In one case last year, a husband and wife were tried and convicted on the precise same charge. But, while the man received a hefty prison sentence, the woman walked free because, as the judge put it, her children should not be deprived of both parents.

The judge did not elaborate on the intriguing implications of his conclusion that the father should shoulder 100 per cent of the punishment while the mother received no punishment at all.

The ultimate destination of such logic, of course, is that women remain free to break the law as they please provided they have children or a chance of getting pregnant. I eagerly anticipate, in 12 months' time, at least one senior female politician and several female journalists launching a campaign to have Una Black released early on compassionate grounds. The emotive power of the idea of her baby being snatched from her arms will render this case difficult to answer.

Meanwhile, across the Atlantic, another prospective new life was this week attracting controversy in the allegedly more serious newspapers.

A woman who has just been announced as the running mate of the Republican candidate in the US presidential election revealed within days that her 17-year-old daughter is pregnant and will shortly marry the father of this unborn child. The kind of commentators who would be first in the queue to march for the early release of Una Black were to be heard sniggering behind their hands because Sarah Palin is, as they euphemistically reminded us, "a woman of socially conservative views".

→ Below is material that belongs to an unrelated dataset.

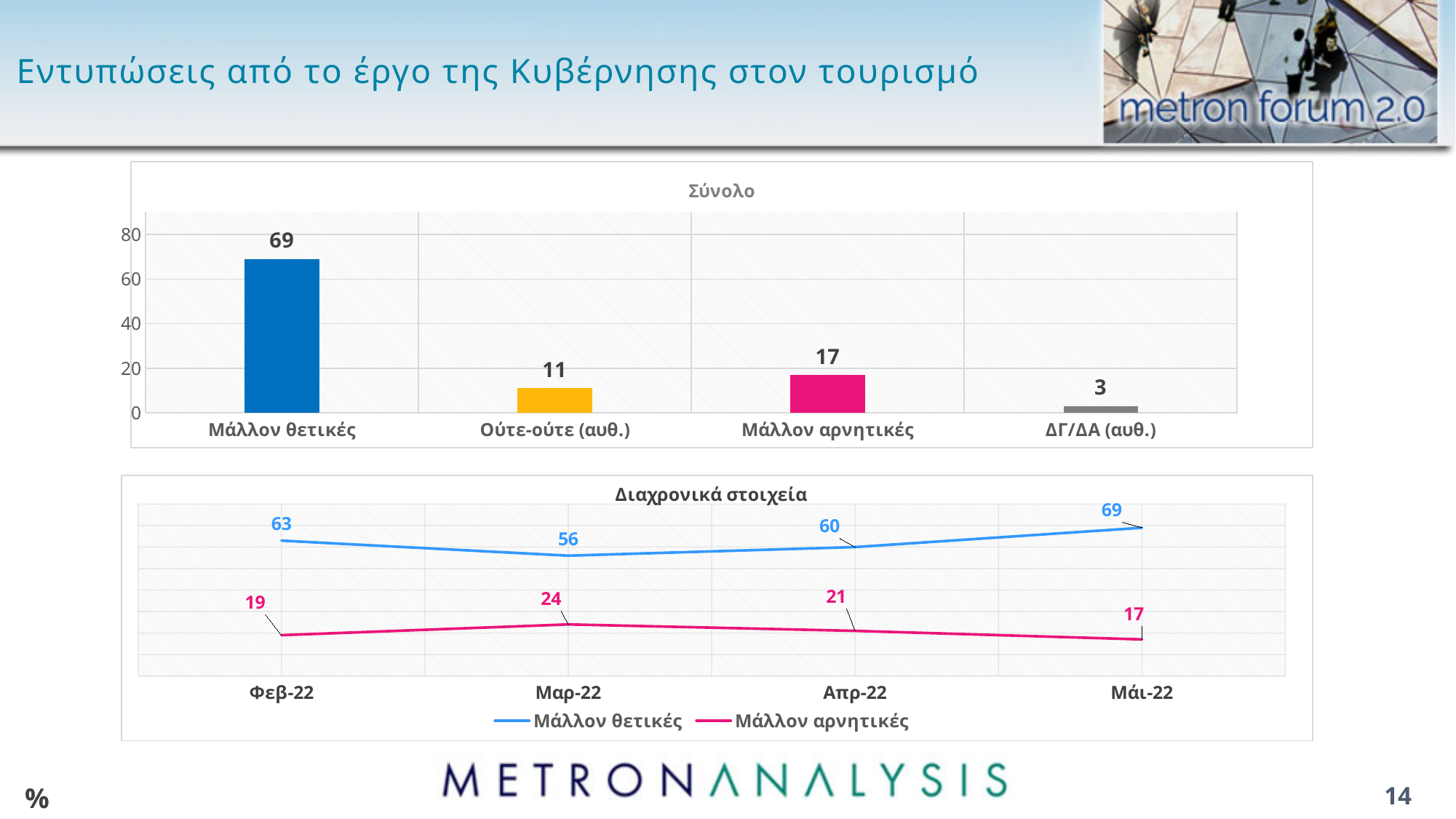
In the 'Διαχρονικά στοιχεία' chart, what is the difference between 'Μάλλον θετικές' and 'Μάλλον αρνητικές' in Φεβ-22? 44 What kind of chart is the 'Σύνολο' chart? Bar chart In the 'Σύνολο' chart, how many categories are shown? 4 In the 'Σύνολο' chart, what is the difference between 'Μάλλον θετικές' and 'Μάλλον αρνητικές'? 52 In the 'Διαχρονικά στοιχεία' chart, does 'Μάλλον θετικές' rise or fall from Μαρ-22 to Μάι-22? Rise In the 'Διαχρονικά στοιχεία' chart, what is the value for 'Μάλλον θετικές' in Μαρ-22? 56 In the 'Σύνολο' chart, what is the value for 'Μάλλον θετικές'? 69 In the 'Διαχρονικά στοιχεία' chart, how many series does the legend list? 2 In the 'Διαχρονικά στοιχεία' chart, in which month is 'Μάλλον αρνητικές' highest? Μαρ-22 In the 'Σύνολο' chart, what is the value for 'Ούτε-ούτε (αυθ.)'? 11 In the 'Διαχρονικά στοιχεία' chart, what is the value for 'Μάλλον αρνητικές' in Απρ-22? 21 In the 'Σύνολο' chart, which category has the lowest value? ΔΓ/ΔΑ (αυθ.)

Of course, mindful of the risk of seeming hypocritical, liberal opinion has been careful not to express any explicit judgment on the putative moral dimensions of the situation, instead merely pointedly reminding the public of the facts while ostensibly focusing on John McCain's "judgment" and alleged failure to vet his choice properly in advance.

But how does this reflect on McCain's judgment?

Why should John McCain have bothered to find out whether any of Sarah Palin's daughters was pregnant?

What would liberal opinion have demanded of him had he asked such a question and learned in advance that Bristol Palin was five months gone?

Indeed, had it come out that he had learned of the pregnancy beforehand, and as a result decided against having Bristol's mother as his running mate, he would now find himself indicted on a far more serious charge.

Where babies are concerned, a man just cannot win.

In recent times, we have tended to look backwards with condescension and disapproval at an era when the prospect of an "illegitimate" baby caused society to engage in forms of madness out of which arose much unnecessary pain and grief.

But it is not at all clear that much has really changed, except to harmonise with the ideological madness of the present.

A baby is still not always simply a bundle of joy, but sometimes an instrument of political manipulation, an ideological football to be kicked into or against the wind, as expediency proposes.

Babies still make villains out of victims and victims out of villains. On an island nation off the coast of Europe, the arrival of a baby girl carries the potential to redeem a woman who has killed a man in a moment of rage. A few thousand miles away in Alaska, a new baby of as yet indeterminate sex threatens to alter the drift of global politics in the coming decade. Isn't it time the world grew up about babies?